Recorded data

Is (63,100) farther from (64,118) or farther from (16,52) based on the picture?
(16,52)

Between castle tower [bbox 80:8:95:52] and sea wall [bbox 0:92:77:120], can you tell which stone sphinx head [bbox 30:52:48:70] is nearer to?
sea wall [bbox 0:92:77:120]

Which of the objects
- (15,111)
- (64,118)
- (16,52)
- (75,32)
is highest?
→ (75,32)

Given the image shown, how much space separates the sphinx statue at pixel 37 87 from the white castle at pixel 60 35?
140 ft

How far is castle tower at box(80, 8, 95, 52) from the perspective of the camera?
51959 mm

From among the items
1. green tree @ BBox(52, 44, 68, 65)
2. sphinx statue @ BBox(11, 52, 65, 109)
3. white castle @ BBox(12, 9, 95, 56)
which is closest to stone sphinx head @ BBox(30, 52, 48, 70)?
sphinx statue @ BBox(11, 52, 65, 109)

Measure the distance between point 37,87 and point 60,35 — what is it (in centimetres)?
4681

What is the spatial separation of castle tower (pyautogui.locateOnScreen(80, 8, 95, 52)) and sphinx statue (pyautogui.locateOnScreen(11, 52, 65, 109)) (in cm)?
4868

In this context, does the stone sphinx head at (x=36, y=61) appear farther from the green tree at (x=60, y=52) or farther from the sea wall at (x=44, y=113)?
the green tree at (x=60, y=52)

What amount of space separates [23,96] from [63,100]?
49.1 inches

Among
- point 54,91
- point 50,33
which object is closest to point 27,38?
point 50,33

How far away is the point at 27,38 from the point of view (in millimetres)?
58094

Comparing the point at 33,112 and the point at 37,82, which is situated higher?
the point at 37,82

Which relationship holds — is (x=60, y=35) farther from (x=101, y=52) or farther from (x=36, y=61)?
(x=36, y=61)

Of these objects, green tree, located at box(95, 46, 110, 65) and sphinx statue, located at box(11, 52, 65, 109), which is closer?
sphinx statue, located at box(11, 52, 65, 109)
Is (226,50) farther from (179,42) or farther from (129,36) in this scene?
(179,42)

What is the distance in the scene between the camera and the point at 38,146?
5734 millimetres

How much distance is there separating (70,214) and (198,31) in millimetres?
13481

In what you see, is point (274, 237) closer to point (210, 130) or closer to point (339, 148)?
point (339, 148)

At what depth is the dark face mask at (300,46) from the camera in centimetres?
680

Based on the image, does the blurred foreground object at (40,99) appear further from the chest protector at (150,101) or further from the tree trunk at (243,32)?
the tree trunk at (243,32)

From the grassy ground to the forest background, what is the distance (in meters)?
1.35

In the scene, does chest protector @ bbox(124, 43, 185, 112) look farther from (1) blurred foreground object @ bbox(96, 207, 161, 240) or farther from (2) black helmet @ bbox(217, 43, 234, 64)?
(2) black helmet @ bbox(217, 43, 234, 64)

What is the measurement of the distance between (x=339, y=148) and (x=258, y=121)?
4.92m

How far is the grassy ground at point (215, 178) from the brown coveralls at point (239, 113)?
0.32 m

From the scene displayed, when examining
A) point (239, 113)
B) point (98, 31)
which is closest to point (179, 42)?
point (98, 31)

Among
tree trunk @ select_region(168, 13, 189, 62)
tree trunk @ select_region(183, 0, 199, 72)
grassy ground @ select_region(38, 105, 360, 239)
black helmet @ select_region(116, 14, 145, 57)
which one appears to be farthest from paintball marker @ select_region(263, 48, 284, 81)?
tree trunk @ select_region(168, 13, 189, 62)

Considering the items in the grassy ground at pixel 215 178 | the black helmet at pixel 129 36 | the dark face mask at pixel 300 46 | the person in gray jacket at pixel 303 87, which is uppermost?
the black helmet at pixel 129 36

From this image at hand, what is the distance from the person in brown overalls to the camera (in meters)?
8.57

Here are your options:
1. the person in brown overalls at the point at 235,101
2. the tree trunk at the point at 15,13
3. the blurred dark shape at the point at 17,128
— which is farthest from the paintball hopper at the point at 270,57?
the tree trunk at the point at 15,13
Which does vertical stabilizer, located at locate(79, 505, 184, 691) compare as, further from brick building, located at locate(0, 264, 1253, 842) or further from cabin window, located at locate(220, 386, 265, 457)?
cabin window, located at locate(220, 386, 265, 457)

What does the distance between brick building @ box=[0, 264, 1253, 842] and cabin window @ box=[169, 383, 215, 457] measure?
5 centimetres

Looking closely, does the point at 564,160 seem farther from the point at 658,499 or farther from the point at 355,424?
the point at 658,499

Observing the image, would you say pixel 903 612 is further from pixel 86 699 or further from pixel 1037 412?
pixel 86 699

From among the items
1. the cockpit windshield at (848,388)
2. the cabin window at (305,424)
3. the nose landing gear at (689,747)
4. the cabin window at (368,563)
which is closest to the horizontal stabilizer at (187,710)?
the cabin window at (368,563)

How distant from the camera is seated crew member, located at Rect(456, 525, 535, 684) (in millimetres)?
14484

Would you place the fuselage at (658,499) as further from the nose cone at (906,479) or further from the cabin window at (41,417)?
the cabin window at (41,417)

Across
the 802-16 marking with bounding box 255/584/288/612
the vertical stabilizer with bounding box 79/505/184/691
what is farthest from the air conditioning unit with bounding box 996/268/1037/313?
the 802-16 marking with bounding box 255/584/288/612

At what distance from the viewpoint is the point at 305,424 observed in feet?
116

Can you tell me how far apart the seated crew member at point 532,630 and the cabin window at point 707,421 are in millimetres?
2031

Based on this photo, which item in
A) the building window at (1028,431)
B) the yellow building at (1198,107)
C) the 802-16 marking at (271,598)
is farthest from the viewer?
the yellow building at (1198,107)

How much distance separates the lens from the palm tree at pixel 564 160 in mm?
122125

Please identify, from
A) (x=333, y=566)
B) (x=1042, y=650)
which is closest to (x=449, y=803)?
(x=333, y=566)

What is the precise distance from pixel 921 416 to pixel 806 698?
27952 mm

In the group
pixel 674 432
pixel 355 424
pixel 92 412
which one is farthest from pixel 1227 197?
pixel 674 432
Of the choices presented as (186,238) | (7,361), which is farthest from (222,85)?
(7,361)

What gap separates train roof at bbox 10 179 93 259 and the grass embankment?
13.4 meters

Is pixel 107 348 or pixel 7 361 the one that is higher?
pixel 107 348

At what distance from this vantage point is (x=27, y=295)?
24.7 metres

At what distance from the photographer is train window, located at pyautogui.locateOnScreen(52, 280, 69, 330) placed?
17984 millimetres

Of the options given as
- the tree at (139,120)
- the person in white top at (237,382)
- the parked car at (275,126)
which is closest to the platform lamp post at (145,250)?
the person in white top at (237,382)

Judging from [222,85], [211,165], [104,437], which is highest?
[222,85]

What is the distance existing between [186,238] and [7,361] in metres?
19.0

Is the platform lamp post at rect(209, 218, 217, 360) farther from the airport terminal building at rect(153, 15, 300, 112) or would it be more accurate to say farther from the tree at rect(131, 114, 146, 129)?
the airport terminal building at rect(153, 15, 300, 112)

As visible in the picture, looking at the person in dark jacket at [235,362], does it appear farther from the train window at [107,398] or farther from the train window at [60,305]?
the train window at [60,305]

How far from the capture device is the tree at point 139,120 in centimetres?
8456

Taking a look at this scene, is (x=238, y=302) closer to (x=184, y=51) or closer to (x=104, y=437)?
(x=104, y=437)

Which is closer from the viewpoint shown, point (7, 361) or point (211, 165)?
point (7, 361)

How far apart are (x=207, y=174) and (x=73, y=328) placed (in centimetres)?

Instruction: Exactly and exclusively, repeat the lines from the line that contains "Based on this photo, which item in" through the end of the records, both ends included.

The completed task:
Based on this photo, which item in
A) the building window at (1028,431)
B) the yellow building at (1198,107)
C) the 802-16 marking at (271,598)
is farthest from the viewer?
the yellow building at (1198,107)

How much distance separates the lens from the palm tree at pixel 564 160 in mm?
122125

Please identify, from
A) (x=333, y=566)
B) (x=1042, y=650)
which is closest to (x=449, y=803)?
(x=333, y=566)

What is the precise distance from pixel 921 416 to pixel 806 698?
27952 mm

In the group
pixel 674 432
pixel 355 424
pixel 92 412
which one is farthest from pixel 1227 197?
pixel 674 432
Of the choices presented as (186,238) | (7,361), which is farthest from (222,85)?
(7,361)

What gap separates train roof at bbox 10 179 93 259 and the grass embankment?
13.4 meters

Is pixel 107 348 or pixel 7 361 the one that is higher?
pixel 107 348

At what distance from this vantage point is (x=27, y=295)?
24.7 metres

At what distance from the photographer is train window, located at pyautogui.locateOnScreen(52, 280, 69, 330) placed?
17984 millimetres

Of the options given as
- the tree at (139,120)
- the person in white top at (237,382)
- the parked car at (275,126)
which is closest to the platform lamp post at (145,250)?
the person in white top at (237,382)

Judging from [222,85], [211,165], [104,437], which is highest?
[222,85]

What is the distance existing between [186,238] and [7,361] in metres?
19.0

Is the platform lamp post at rect(209, 218, 217, 360) farther from the airport terminal building at rect(153, 15, 300, 112) or would it be more accurate to say farther from the tree at rect(131, 114, 146, 129)?
the airport terminal building at rect(153, 15, 300, 112)

As visible in the picture, looking at the person in dark jacket at [235,362], does it appear farther from the train window at [107,398] or farther from the train window at [60,305]?
the train window at [60,305]

How far from the capture device is the tree at point 139,120 in centimetres?
8456

Taking a look at this scene, is (x=238, y=302) closer to (x=184, y=51) or closer to (x=104, y=437)?
(x=104, y=437)

Which is closer from the viewpoint shown, point (7, 361) or point (211, 165)?
point (7, 361)

How far apart are (x=207, y=174) and (x=73, y=328) placed (in centimetres)?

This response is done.